Our predictive modeling in predicting mortality within 5 years’ period among prevalent T1DM patients can act as a screening tool to classify patients with severe conditions. Our finding concluded that elderly patient with IHD has relatively shorter survival period which was within 5 years’ period. Therefore, this group of patients requires closer attention. This finding can be used to increase awareness among patients, healthcare workers, and the public. Besides reporting the odds ratio, this study also reported the probability of event based on combination of the three factors. The model was simple as it only involved three factors, and thus, the model is quite practical to be applied to screen high risk patients in clinical setting.

One of the strengths of this study was because the study was conducted based on large sample size. Large sample size is necessary since T1DM patients have lower prevalence among diabetes patients as compared to that of T2DM patients. Our data at least reached more than 500 patients. Previous studies have showed that studies that have recruited large sample size such as with minimum 500 subjects, the statistical analyses are likely to represent the parameter in the intended population [30, 31]. Hence, the result of this study could be inferred to the larger population. Secondly, the factors in the final model have sizeable effect size that has increased the accuracy of the model.

This study has several limitations. Our study population only involved government health clinics all over Malaysia. No records were captured from private clinics. However, majority of patients in Malaysia with diabetes are being follow up in government health clinics since it is heavily subsidized. Hence, the result from this study is likely to reflect the general finding for T1DM in Malaysia. Besides that, the variables that were tested as risk factors were captured based on variables observed during the notification period, while there may be other important factors which have not been investigated. Thus, this could influence the accuracy of the prediction model.

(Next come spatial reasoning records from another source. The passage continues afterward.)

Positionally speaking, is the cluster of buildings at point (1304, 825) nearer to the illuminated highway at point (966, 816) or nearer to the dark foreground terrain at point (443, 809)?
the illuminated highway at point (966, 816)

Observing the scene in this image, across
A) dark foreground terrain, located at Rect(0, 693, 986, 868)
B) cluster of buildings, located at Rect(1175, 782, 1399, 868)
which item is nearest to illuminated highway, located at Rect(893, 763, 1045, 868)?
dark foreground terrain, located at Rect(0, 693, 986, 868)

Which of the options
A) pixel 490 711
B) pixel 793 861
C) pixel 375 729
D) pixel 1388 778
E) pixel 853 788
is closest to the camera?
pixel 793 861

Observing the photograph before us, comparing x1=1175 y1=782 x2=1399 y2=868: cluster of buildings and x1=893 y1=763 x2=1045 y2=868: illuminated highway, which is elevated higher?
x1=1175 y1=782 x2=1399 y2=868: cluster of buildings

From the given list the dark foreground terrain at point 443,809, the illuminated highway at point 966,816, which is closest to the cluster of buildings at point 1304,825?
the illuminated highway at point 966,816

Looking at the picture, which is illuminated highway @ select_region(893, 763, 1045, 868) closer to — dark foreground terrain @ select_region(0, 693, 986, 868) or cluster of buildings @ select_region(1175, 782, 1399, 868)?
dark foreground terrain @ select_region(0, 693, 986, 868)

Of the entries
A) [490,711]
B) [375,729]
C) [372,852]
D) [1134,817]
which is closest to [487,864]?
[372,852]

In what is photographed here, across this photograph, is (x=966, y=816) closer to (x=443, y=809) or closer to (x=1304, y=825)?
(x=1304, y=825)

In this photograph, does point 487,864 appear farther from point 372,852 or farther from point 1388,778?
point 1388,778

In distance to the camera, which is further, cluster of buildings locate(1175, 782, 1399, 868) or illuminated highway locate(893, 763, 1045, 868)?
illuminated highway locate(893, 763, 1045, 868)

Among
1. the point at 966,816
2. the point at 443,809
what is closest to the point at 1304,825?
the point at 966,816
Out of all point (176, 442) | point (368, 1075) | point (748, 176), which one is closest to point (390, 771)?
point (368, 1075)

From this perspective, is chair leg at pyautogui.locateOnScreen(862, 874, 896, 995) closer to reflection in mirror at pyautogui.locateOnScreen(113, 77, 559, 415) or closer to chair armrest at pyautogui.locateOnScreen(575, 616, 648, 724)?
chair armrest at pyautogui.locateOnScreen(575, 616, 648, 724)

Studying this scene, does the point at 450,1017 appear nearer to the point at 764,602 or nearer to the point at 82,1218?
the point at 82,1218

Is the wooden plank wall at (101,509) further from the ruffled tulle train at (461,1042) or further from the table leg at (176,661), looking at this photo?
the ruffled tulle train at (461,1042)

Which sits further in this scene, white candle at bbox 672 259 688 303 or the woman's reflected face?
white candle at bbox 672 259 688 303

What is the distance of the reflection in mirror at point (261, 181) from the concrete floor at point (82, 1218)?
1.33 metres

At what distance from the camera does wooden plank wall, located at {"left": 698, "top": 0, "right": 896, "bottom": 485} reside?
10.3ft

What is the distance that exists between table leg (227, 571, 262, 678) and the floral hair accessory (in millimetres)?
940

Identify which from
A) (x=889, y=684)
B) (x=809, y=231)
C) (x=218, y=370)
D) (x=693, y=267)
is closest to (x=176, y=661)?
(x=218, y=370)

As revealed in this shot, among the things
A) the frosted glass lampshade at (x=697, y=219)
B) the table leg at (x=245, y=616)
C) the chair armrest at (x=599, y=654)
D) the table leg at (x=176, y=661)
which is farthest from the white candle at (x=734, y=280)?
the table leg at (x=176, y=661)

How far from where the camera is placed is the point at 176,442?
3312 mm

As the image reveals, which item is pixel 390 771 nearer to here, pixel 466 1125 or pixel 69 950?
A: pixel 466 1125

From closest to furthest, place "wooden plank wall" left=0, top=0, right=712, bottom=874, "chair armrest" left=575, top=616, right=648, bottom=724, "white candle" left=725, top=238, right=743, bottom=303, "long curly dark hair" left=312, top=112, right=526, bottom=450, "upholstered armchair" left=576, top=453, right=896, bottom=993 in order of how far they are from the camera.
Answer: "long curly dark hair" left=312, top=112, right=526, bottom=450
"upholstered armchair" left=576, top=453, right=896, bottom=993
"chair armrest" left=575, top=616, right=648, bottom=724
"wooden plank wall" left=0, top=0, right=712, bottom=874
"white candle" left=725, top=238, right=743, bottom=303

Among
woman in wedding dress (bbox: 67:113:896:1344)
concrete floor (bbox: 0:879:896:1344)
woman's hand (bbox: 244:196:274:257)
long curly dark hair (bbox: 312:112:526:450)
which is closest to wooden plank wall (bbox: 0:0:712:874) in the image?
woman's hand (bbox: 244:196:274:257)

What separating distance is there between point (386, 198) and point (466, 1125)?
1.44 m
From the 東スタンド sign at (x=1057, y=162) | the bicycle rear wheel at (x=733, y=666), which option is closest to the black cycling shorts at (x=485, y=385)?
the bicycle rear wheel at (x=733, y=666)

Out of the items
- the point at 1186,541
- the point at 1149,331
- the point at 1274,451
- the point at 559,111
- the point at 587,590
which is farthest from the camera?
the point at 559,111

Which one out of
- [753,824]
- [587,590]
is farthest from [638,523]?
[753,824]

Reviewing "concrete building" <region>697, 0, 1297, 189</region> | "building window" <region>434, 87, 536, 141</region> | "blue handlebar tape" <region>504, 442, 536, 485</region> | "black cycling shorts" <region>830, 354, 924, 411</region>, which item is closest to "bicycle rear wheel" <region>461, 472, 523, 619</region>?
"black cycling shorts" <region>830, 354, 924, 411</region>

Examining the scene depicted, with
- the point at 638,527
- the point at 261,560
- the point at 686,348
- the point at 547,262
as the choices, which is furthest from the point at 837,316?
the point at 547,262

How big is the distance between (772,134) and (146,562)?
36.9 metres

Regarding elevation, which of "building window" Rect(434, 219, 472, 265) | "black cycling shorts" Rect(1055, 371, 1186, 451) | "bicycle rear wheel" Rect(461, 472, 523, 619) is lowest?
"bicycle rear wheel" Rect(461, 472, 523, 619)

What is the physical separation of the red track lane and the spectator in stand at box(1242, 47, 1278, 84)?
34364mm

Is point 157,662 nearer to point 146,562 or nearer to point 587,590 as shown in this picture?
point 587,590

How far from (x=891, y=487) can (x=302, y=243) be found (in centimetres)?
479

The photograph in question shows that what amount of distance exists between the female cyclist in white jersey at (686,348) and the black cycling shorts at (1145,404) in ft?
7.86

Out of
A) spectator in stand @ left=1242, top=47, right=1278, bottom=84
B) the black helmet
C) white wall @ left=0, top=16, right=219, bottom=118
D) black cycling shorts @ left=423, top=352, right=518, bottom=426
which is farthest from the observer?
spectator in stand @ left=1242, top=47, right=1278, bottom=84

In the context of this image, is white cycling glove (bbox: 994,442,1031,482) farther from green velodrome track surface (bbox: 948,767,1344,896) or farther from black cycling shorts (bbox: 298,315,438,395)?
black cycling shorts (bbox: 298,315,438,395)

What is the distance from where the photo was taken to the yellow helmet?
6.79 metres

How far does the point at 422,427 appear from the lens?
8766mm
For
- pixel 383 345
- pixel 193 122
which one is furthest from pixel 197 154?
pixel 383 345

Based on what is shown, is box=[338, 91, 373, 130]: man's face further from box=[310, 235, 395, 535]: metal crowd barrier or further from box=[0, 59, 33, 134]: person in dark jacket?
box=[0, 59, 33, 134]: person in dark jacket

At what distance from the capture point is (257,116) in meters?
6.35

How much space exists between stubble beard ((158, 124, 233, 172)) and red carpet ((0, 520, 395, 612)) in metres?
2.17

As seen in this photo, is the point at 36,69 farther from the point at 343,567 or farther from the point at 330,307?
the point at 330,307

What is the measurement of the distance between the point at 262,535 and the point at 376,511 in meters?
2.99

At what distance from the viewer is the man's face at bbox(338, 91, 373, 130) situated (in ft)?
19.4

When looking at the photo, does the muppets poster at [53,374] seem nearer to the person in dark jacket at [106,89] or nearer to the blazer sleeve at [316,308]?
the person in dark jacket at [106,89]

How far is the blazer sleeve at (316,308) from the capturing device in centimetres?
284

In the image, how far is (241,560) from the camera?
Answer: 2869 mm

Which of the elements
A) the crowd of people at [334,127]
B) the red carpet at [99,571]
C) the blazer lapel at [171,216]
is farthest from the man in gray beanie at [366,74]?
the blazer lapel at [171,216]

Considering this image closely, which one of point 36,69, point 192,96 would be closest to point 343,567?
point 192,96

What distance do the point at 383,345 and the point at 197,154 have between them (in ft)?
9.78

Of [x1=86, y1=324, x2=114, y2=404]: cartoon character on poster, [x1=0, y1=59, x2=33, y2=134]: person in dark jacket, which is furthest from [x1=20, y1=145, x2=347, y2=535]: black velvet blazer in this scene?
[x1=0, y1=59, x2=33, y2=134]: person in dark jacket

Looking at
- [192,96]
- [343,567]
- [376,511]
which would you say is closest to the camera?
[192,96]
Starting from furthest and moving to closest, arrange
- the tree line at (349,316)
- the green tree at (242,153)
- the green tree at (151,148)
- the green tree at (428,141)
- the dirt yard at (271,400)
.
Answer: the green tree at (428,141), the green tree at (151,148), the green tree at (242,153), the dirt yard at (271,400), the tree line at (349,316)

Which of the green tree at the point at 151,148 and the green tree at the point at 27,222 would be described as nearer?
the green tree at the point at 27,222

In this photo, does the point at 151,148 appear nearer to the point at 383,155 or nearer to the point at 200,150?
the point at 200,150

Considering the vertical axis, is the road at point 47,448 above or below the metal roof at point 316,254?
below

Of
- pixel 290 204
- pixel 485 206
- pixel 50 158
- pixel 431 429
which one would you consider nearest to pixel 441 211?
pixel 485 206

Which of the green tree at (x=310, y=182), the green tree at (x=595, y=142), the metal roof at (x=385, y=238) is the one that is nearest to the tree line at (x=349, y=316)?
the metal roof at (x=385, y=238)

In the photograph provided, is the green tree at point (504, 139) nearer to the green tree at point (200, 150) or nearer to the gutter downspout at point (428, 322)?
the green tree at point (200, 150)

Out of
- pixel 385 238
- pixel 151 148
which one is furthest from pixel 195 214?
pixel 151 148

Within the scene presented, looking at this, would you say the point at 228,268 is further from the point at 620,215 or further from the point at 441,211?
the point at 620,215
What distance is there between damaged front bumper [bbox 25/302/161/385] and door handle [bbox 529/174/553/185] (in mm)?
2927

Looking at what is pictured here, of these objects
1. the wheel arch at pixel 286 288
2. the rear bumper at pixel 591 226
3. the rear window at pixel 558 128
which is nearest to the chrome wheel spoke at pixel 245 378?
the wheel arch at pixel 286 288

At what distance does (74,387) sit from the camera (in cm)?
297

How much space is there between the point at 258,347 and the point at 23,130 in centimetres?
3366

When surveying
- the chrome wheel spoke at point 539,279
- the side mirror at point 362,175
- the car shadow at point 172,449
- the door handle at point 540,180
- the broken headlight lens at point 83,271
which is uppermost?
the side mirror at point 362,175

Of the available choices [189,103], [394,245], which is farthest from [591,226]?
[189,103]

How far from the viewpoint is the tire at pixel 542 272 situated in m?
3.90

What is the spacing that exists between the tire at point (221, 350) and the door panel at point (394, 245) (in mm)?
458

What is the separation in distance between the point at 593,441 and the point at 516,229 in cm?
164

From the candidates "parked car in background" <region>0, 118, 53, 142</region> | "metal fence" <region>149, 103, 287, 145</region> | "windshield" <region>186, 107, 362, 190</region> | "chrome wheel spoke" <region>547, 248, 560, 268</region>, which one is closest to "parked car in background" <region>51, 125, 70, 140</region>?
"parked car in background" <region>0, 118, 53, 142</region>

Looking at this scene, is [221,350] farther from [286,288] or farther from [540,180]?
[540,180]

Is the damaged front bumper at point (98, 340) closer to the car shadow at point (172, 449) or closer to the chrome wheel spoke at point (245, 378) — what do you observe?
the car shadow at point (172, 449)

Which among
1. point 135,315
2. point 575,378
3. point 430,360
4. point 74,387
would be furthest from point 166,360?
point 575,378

In addition, there were 39 causes of death which were not verified. This was probably due to their cause of death which was not verified by medical officers and the failure to get consent among family members to conduct autopsy [32]. Due to the survival outcome of T1DM patients as considerably good, therefore, only small events (mortality) were observed, and this may influence the power of analysis for some analysis. Hence, some of the results need to be interpreted with caution. Some of the significant predictors were nonmodifiable and have limited clinical or public health intervention such as age and gender. However, the findings from this study are still important for health care personals to screen and identify groups of high risk T1DM patients who are more likely for mortality. This can help clinicians and public health workers to identify T1DM patients that require closer monitoring or more aggressive treatment to prevent this group from developing diabetes complications and ultimately reduce the mortality rate.

In conclusion, this study found that the associated factors of mortality within 5 years’ period among T1DM patients were gender, age group, and history of ischemic heart disease. We have developed a simple and quick prognostic model that can be used as a screening tool to predict risk of mortality within 5 years among T1DM patients at any duration of disease. Future studies are recommended to validate the model.